Abstract
Two-stage revisions with antibiotic-loaded spacers have gained popularity for treating infected hip-joint arthroplasties. The aim of this prospective study was to assess patient functionality between stages and treatment impact on duration of hospital stay and to describe related complications. Sixty-one consecutive patients with infected hip arthroplasties underwent two-stage revision with preformed spacer implantation. Mean Harris Hip and Merle d’Aubigné scores between the two stages were 39.9 and 7.6, respectively. Forty-six patients (75.4%) were able to leave hospital between stages. Spacer dislocation occurred in 16.4%. No cases of spacer breakage were noted. Preformed cement spacers provide acceptable functional outcome between revision hip arthroplasty stages and facilitate the surgical procedure without increasing mechanical complication rates.
Introduction
Deep periprosthetic infection is one of the most devastating and costly complications of total hip replacement, occurring in 0.3–1.7% of patients [1]. The number of infections is increasing as the rate of primary hip arthroplasties increases. In the literature, there is no general consensus on the optimal treatment for these infections.

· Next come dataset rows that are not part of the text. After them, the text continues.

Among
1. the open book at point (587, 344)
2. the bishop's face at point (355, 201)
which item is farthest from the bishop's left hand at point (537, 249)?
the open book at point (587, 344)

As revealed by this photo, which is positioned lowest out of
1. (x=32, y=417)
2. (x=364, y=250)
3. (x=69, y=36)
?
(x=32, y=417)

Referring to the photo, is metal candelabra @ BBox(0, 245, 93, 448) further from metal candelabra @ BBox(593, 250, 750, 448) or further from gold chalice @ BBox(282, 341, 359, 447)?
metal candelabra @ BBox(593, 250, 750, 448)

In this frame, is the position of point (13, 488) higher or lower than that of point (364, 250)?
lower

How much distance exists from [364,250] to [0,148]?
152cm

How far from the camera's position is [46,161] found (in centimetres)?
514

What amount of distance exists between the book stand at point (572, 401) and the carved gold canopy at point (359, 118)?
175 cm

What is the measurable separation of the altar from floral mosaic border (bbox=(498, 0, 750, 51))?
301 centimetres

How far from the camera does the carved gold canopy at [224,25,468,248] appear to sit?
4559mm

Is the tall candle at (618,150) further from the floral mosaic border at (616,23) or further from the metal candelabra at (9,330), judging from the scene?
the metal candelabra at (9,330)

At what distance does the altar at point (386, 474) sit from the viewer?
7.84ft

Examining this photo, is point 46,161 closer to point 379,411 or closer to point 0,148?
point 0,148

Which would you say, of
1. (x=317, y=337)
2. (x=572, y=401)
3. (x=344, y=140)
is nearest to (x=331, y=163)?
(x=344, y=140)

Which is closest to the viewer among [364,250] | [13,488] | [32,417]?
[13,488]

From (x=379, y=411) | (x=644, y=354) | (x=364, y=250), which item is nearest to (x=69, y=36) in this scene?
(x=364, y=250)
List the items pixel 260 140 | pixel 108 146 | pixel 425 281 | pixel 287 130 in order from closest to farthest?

Different therapeutic approaches have been advocated, the most frequently used being suppression with antibiotics, surgical debridement, one-stage revision with an antibiotic-loaded cemented prosthesis and two-stage revision either with a Girdlestone resection alone or combined with a temporary antibiotic cement spacer or beads. Resection arthroplasty and arthrodesis are successful techniques for eradicating infection but result in a poor functional outcome and are only used as a salvage operation when other methods have failed. [2].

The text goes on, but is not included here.